There was no key and no way to batter against a door sealed with such Old World politesse. Julian sensed treacherous tears rising. She forced them down.
That he will not have. He will not see you cry. Never
. But the voice that asked the next question embarrassed her by its thin, childish quality.

“Did you—ever love her? At all?”

“What a traditional question for a modern young woman.” Was he trying to tease her, his way of being kind? “But I fear I must tell you: the answer is no.”

“Never? Even—”

“Even when you were conceived? No. Oh, yes”—that smile—“you are shocked that I knew what you were really asking? You forget, you see, I am a pediatrician—which means I know women. I know their sentimentality about conception. Nature herself is not sentimental about it, you know.”

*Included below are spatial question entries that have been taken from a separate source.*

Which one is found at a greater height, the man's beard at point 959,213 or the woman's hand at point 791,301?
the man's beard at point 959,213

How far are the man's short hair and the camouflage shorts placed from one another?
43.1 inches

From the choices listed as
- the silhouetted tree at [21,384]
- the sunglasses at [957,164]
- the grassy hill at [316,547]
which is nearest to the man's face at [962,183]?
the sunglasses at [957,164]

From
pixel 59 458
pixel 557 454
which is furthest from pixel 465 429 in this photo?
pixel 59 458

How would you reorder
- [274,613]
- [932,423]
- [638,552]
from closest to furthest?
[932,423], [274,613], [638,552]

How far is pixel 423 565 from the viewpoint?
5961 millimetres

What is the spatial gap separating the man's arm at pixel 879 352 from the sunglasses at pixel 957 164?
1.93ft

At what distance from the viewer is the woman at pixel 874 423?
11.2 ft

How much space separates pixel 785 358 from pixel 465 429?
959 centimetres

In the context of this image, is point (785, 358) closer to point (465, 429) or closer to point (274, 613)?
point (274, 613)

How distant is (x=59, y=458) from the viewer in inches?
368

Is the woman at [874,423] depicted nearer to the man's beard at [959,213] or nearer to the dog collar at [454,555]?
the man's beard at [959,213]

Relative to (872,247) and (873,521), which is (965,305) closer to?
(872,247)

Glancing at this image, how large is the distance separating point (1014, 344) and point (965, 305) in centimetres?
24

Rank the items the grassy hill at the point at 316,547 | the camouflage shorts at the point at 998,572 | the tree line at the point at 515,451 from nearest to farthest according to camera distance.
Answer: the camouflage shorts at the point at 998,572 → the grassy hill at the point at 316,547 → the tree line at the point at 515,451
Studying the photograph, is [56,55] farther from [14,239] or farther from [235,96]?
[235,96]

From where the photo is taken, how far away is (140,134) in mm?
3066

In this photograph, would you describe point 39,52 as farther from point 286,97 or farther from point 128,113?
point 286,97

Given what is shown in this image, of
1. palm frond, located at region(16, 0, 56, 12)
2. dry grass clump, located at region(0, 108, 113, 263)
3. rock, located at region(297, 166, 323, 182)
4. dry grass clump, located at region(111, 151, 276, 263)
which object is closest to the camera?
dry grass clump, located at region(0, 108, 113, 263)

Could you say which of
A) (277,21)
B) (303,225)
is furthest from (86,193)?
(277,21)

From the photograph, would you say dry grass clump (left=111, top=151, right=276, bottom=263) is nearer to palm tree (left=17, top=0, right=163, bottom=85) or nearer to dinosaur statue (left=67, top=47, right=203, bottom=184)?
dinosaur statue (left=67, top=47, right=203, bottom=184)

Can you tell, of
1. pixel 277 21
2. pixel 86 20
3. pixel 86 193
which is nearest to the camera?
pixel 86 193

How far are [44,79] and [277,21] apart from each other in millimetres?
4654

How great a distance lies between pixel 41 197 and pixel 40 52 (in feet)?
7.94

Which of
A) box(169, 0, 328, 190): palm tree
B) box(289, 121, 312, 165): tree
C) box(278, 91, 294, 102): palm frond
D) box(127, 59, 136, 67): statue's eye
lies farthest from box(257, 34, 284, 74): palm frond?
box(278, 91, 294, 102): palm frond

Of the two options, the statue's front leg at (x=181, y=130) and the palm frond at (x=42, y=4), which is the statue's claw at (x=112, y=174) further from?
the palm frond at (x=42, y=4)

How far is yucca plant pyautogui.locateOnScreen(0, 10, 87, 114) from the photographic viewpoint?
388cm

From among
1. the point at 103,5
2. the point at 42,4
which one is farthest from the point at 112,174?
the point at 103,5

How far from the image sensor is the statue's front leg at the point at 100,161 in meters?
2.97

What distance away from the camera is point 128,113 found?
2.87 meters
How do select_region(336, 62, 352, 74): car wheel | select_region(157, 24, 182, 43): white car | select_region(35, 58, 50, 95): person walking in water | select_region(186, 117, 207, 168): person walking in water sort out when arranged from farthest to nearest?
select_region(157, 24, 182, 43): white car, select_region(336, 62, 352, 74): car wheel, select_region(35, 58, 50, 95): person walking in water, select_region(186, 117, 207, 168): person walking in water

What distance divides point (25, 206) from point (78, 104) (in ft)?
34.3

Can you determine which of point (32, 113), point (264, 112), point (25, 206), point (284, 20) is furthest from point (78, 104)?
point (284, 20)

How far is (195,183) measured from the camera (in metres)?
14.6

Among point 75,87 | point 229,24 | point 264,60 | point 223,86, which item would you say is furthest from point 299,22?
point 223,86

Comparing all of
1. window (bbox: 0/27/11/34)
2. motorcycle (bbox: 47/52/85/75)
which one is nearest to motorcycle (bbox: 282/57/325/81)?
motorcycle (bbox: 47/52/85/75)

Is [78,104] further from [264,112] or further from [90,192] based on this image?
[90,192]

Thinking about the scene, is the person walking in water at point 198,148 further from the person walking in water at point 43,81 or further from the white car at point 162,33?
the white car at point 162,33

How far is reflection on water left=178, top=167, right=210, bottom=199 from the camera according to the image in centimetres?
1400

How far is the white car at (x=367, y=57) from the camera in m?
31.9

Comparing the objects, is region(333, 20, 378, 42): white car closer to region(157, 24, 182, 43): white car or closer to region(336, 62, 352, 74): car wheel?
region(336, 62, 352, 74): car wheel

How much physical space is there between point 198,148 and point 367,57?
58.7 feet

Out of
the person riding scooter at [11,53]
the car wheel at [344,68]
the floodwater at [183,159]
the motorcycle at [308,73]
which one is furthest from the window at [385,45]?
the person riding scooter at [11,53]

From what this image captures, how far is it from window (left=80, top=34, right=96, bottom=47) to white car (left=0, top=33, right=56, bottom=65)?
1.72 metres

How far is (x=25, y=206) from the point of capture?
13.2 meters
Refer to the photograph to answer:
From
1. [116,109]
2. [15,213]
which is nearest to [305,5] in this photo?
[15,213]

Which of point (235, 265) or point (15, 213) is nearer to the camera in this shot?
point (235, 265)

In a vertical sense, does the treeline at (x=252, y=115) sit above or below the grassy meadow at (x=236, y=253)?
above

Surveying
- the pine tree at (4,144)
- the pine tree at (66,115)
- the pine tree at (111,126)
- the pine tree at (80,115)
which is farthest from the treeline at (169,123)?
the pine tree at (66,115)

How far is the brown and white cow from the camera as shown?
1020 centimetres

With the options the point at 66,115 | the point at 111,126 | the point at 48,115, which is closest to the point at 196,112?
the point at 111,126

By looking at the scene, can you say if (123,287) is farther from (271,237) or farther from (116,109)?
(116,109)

“She loved you. You knew that.”

“I knew that, yes. And certainly I was—fond of her. Your mother was an attractive woman. And she was good to me, I will say that. But she was totally unrealistic in terms of what she expected from me. A possessive woman, Hope. She wanted my whole life, my soul.”

“She wanted you to love her, perhaps. That might be a simpler reason for what later became her possessiveness.” How odd to defend the rights of one's enemy, as if to keep the adversary worthy of what had been one's own best, in a lifelong contest of wills. “She shared her life with you. Was it so bizarre for her to want you to share the building of your new life with her? It wasn't as if you already had an established way of existence. You'd lost your entire family, you'd crawled through the nightmare of the camps, you were a fugitive from the hell that Europe had become—”

He shifted abruptly in his chair. The posture stiffened, as if an old fencing master had entered the room.